How do minds emerge from developing brains? According to
“neural constructivism,” the representational features of
cortex are built from the dynamic interaction between neural growth
mechanisms and environmentally derived neural activity. Contrary to
popular selectionist models that emphasize regressive mechanisms, the
neurobiological evidence suggests that this growth is a progressive
increase in the representational properties of cortex. The interaction
between the environment and neural growth results in a flexible type
of learning: “constructive learning” minimizes the need
for prespecification in accordance with recent neurobiological
evidence that the developing cerebral cortex is largely free of
domain-specific structure. Instead, the representational properties of
cortex are built by the nature of the problem domain confronting it.
This uniquely powerful and general learning strategy undermines the
central assumption of classical learnability theory, that the learning
properties of a system can be deduced from a fixed computational
architecture.
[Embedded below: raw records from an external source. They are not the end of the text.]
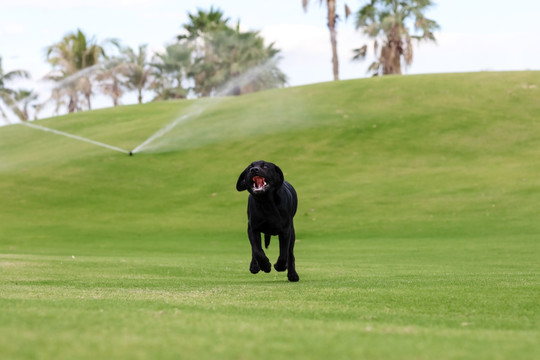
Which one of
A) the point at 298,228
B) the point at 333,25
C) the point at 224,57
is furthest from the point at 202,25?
the point at 298,228

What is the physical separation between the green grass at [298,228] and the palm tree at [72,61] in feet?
79.2

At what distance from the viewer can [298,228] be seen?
105ft

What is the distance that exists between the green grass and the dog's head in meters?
1.42

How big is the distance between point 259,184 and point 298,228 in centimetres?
2158

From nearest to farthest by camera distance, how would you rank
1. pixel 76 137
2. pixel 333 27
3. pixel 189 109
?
pixel 76 137, pixel 189 109, pixel 333 27

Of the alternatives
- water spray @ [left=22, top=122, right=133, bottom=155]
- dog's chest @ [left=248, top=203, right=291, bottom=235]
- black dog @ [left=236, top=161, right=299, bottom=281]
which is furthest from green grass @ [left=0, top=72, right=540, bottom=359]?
dog's chest @ [left=248, top=203, right=291, bottom=235]

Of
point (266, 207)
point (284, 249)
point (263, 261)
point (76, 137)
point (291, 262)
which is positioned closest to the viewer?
point (263, 261)

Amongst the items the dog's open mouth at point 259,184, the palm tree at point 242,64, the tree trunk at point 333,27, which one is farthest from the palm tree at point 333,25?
the dog's open mouth at point 259,184

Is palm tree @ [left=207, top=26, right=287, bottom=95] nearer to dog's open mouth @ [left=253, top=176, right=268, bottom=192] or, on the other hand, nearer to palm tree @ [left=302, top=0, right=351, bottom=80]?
palm tree @ [left=302, top=0, right=351, bottom=80]

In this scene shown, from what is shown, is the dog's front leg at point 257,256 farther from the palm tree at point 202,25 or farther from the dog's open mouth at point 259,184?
the palm tree at point 202,25

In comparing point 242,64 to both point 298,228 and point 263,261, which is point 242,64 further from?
point 263,261

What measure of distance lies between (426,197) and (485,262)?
51.8 feet

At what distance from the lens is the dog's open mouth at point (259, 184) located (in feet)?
34.2

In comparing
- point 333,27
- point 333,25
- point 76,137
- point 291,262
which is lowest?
point 291,262
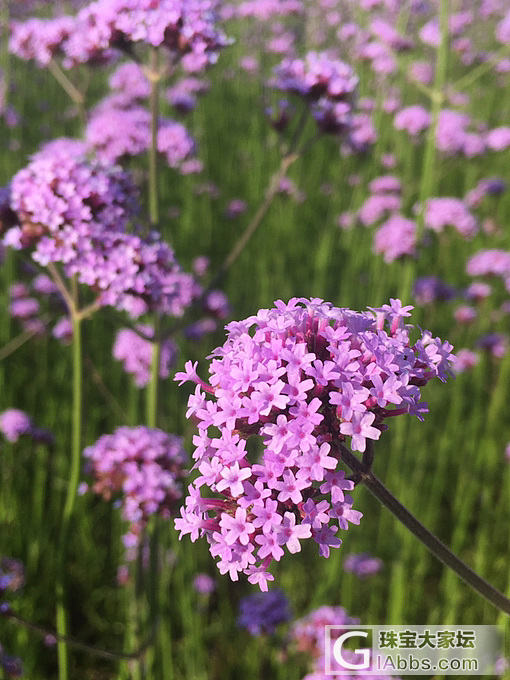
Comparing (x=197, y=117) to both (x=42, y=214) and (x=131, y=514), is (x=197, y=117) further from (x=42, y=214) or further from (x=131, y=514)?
(x=131, y=514)

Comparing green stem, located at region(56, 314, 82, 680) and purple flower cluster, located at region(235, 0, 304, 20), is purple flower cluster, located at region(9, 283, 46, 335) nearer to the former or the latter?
green stem, located at region(56, 314, 82, 680)

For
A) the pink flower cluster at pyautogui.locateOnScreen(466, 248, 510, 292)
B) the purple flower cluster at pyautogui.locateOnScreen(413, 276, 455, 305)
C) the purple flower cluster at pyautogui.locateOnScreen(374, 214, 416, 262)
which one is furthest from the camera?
the pink flower cluster at pyautogui.locateOnScreen(466, 248, 510, 292)

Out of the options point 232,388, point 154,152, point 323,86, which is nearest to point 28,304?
point 154,152

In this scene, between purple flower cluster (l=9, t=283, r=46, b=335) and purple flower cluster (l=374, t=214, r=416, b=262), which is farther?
purple flower cluster (l=9, t=283, r=46, b=335)

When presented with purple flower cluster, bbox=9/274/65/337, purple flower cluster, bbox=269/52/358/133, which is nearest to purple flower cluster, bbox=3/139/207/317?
purple flower cluster, bbox=269/52/358/133

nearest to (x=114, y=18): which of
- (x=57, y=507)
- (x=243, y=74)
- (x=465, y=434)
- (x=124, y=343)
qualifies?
(x=124, y=343)

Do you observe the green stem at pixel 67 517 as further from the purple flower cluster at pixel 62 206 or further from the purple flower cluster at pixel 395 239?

Neural constructivism suggests that the evolutionary
emergence of neocortex in mammals is a progression toward more
flexible representational structures, in contrast to the popular view
of cortical evolution as an increase in innate, specialized circuits.
Human cortical postnatal development is also more extensive and
protracted than generally supposed, suggesting that cortex has evolved
so as to maximize the capacity of environmental structure to shape its
structure and function through constructive learning.